(To be continued.)
[THINGS IN SEASON, IN MARKET AND KITCHEN.]
By LA MÉNAGÈRE.
There are several new additions to our list. We have grass-lamb, mackerel, the first salmon, salads, salad-herbs, cucumbers, spinach, spring onions, turnip and nettle-tops, but as yet no additional fruits. However, whilst we have such an abundance of good rhubarb and green salads, we have nothing to complain of, for what can be better for health than these, or more refreshing?—so welcome, too, after the winter. Fresh mint, sorrel, chervil, and water-cress add flavour to the bowl, and spring onions give it piquancy.
People who suffer from sleeplessness should try the effect of a sandwich of spring onions—bread and butter with finely-minced onion spread between—before retiring to rest. It is said to be most soothing and sleep-inviting.

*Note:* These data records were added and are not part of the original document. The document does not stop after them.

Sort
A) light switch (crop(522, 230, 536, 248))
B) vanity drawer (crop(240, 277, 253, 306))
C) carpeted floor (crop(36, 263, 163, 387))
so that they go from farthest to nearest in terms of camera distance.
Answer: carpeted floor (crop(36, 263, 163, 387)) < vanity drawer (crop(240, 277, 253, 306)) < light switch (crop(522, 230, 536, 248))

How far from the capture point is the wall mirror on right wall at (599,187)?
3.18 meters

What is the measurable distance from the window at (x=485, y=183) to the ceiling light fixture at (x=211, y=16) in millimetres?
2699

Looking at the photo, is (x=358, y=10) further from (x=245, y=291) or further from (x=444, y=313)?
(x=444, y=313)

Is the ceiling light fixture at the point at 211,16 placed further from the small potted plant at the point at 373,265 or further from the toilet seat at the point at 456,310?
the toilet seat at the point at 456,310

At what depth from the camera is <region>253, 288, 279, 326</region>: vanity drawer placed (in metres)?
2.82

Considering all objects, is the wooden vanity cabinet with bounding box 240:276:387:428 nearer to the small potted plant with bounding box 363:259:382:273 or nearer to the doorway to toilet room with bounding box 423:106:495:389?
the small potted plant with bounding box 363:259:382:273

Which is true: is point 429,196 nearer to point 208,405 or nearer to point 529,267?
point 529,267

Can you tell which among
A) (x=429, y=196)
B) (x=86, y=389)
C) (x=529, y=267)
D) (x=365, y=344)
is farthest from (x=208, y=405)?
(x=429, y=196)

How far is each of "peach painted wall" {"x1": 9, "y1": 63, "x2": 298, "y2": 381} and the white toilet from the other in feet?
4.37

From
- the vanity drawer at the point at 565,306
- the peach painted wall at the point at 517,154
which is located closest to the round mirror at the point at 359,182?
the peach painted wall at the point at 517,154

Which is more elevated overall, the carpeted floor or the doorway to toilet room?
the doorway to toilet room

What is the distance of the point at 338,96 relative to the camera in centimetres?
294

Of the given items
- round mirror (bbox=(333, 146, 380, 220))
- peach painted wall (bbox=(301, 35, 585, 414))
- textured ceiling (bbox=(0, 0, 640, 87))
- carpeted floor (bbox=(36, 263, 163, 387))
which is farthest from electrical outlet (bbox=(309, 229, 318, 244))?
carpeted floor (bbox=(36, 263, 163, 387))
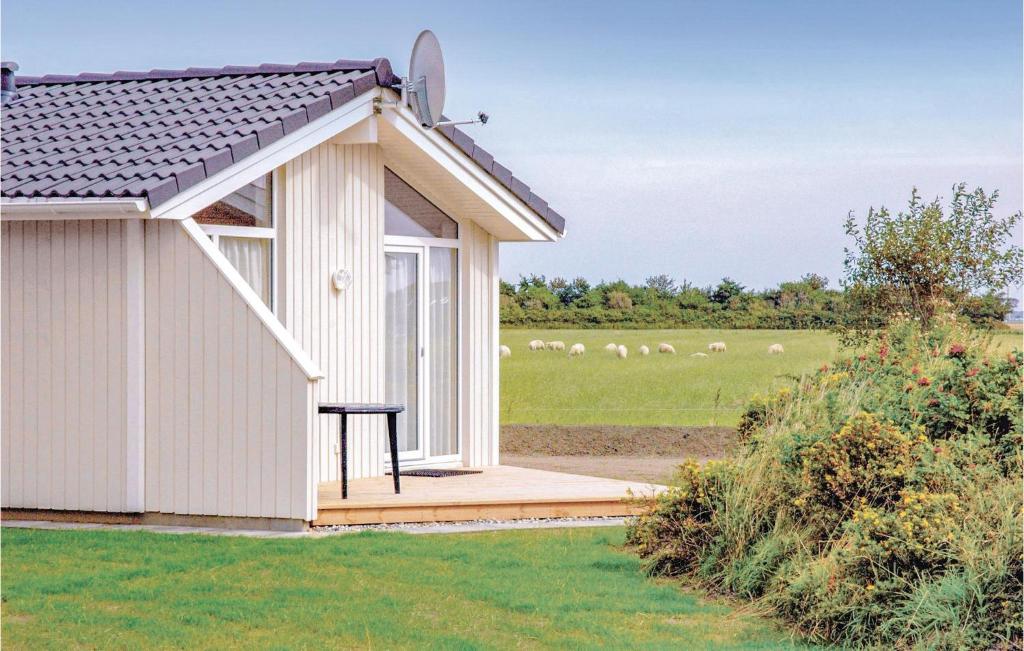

I would specially recommend these “green” sandwiches to all who find a difficulty in eating salad-herbs in any other form—for instance, chopped mustard and cress, thinly-shaved cucumber and onion, chopped parsley, mint and sorrel—all are excellent when spread between thin slices of buttered bread, and very dainty, too, are they.
This is the month when we may begin one of our favourite dishes of spinach and eggs—one of our physic dishes, I might say, for on very good authority we learn that spinach contains more iron than almost anything else that can be mentioned, and when combined with the sulphur of the egg becomes a capital tonic medicine. So by all means let us eat plenty of it.
I have mentioned mackerel as belonging to the month of April. From now until the end of June they will be prime, and are a good fish to eat; but out of their proper season they are not wholesome. Perhaps they are nicest when carefully boiled and served with parsley sauce; but if baked with butter and accompanied by gooseberry sauce, or split open and broiled, with herb sauce, they are very nearly as good. Also they are excellent for breakfast when pickled and eaten cold.
It is hardly possible this month to lay too much stress on the virtues of salads; and to prepare these well, to make as many varieties of them as possible, and to mix the dressing with due art, is well worth careful study on the part of every housewife.